Un numerus clausus dans les prisons ? Avec un taux de surpopulation de 137,5%, les prisons françaises débordent. Alors pour remédier à la situation, le ministre de la Justice, Gérald Darmanin, veut mettre en place un dispositif ad hoc. Processus qui prendrait la forme "d'objectifs clairs de numerus clausus gradués, dans les maisons d’arrêt".
Une décision qui pourrait donc mener à la libération d'un prisonnier, pour en faire entrer un autre, au-delà d'un certain taux d'occupation d'une prison.
"C'est une solution de facilité qui, je le crains, poussera le gouvernement, surtout dans un contexte budgétaire réduit, à ne jamais construire les places de prison dont nous avons besoin", pointe dans Christine Kelly et vous, Pierre-Marie Sève, le directeur de l'Institut pour la Justice.
Une façon de ne jamais construire de places de prison supplémentaires ?
"L'insécurité augmente, c'est tout sauf le moment de libérer plus facilement des détenus.
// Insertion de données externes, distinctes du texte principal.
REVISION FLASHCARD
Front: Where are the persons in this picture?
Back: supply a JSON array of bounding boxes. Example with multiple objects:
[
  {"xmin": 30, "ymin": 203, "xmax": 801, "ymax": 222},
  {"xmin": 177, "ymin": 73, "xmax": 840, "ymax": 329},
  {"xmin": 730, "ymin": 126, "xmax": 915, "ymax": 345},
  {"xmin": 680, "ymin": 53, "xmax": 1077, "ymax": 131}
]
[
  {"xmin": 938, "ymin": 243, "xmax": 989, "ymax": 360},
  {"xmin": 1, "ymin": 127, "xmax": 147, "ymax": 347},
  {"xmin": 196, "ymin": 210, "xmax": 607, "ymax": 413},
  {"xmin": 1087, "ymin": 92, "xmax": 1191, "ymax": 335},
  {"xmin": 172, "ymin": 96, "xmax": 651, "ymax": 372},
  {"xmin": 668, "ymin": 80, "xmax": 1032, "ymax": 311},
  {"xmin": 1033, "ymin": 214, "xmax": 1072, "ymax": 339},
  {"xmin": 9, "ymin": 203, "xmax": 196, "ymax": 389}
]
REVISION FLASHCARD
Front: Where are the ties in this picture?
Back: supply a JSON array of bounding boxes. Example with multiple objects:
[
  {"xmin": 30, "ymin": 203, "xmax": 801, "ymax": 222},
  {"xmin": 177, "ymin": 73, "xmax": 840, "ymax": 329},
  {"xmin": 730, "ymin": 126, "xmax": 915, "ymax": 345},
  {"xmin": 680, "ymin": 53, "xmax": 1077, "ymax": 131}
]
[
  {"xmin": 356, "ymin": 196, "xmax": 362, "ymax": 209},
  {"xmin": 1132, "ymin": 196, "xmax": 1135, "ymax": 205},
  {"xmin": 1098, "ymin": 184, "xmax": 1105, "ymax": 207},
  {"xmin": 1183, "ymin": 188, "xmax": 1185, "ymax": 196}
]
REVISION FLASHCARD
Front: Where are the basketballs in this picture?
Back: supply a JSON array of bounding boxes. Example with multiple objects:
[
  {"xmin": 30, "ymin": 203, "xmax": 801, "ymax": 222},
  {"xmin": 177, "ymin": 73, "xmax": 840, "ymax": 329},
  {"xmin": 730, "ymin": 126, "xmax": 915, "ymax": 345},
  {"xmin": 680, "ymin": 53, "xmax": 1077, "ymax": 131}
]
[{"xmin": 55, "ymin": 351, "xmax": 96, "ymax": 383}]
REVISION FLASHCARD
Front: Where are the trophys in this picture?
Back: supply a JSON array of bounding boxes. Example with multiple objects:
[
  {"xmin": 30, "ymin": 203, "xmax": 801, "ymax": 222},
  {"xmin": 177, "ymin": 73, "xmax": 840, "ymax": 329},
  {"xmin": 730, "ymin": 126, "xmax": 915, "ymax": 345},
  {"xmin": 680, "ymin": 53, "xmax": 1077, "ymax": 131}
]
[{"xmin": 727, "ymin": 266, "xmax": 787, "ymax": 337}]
C'est le moment où il faut envoyer un message de dissuasion à l'égard de tous les criminels et les délinquants, et ça ne peut pas passer par une possibilité potentielle de sortir avant la fin de la peine de prison."
D'autant qu'"il y a déjà plein de possibilités de sortir", appuie l'expert. "Là, c'est en rajouter une par-dessus l'ensemble qui fait que dans tous les cas, on ne décide plus de mettre les gens en prison en fonction des crimes qu'ils ont commis ou de leur dangerosité, mais en fonction du nombre de places que nous avons. C'est scandaleux."